§ **Document text**:
○ ○ ○

Aug 6, 2009
Miuccia Prada/OMA/Rem Koolhaas: Prada Store
“In every relationship there comes a time when you take that next important step. For some couples that step is meeting the parents, for me it's meeting the Prada.”
- Carrie Bradshaw, Sex in the City, Season 6, 2003.
New York’s Prada flagship store, designed by Rem Koolhaas/OMA, was the subject of much media hype when it opened in December 2001, and has accumulated a wealth of architectural criticism since then. In this post, rather than reviewing the extensive literature devoted to the Prada, I will situate the store within my initial framework for understanding the 21st century interior. That is, while Prada is conventionally understood (in architectural criticism) as a sophisticated high-tech architectural container, how might we understand it as an interior? This requires thinking about its ephemeral nature, how it is inhabited, how it is mediated, and its relationship with the formation of identity (how Carrie, for example, comes to invest parental authority in a clothing store). I will begin with a brief introduction to Prada as a brand, then Koolhaas’ OMA, before an analysis of the flagship store and its significance as a 21st century interior. A comparison between the Prada flagship store and the Ralph Lauren flagship store (analyzed in a previous post) will highlight the differences between the contemporary discourses of architecture and interior design.

○ ○ ○

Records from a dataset
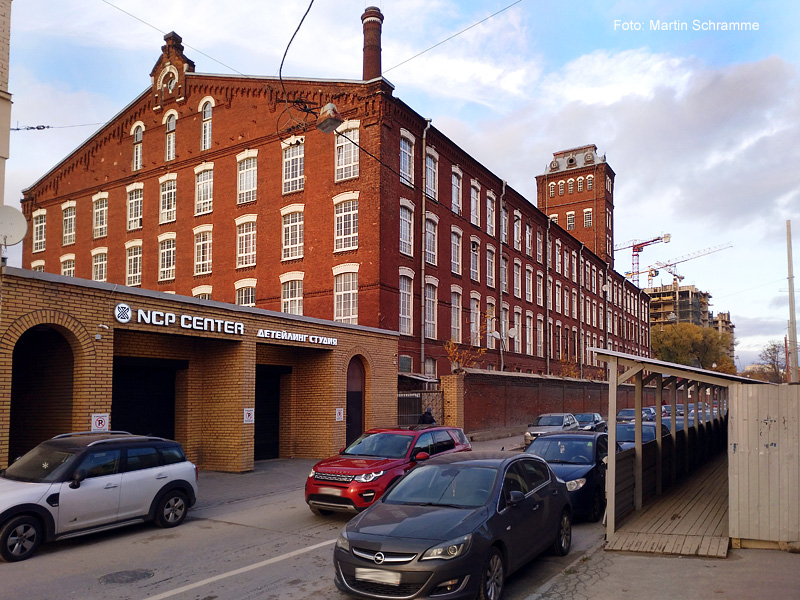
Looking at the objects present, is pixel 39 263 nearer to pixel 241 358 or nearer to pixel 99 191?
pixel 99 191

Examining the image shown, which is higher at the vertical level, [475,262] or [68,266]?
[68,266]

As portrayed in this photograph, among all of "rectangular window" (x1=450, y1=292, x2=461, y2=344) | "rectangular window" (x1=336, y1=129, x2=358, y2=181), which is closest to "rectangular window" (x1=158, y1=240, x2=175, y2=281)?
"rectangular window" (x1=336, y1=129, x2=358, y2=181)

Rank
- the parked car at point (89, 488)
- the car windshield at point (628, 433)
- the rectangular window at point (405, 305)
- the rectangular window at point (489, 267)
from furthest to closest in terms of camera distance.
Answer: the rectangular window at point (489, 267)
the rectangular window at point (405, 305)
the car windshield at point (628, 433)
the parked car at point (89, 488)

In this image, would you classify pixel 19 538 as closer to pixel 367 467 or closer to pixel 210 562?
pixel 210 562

○ ○ ○

§ **Request 1**:
Based on the post on the Prada store, do the following statements agree with it? Answer yes or no for each and quote the words that decide it. (a) The store opened in December 2001. (b) The post sets out to review the extensive literature on the store. (c) The Ralph Lauren flagship store was analyzed in an earlier post.
§ **Request 2**:
Write the next part of the post on the Prada store, picking up after its final sentence.
The listing is material apart from the post on the Prada store.

§ **Task response 1**:
(a) Yes: "when it opened in December 2001"
(b) No: "rather than reviewing the extensive literature devoted to the Prada, I will situate the store within my initial framework for understanding the 21st century interior"
(c) Yes: "the Ralph Lauren flagship store (analyzed in a previous post)"

§ **Task response 2**:
Miuccia Prada inherited the Prada family leather goods business in 1978, and, with the help of her husband and business manager Patrizio Bertelli, transformed it into a global fashion brand in under two decades. Usually described as an uncomfortable entrepreneur, Miuccia Prada gained a PhD in political science, was a member of the Italian Communist Party, and trained and performed in mine for several years before embarking on her career in fashion. As creative director at Prada, she designed the classic black nylon handbag in 1985, then expanded into ready-to-wear collections in 1989. Prada’s popularity soared in the 1990s with collections of elegant, understated clothing, characterized by their austerity and innovative materials. Challenging the conspicuous excess associated with 1980s luxury fashion, Prada’s functional “uniform” appealed to the tech-saavy yuppies of the 1990s. Prada’s advertising campaigns, typically featuring simply a Prada-clad model and the logo, followed the same restrained, sophisticated ideal as the clothing.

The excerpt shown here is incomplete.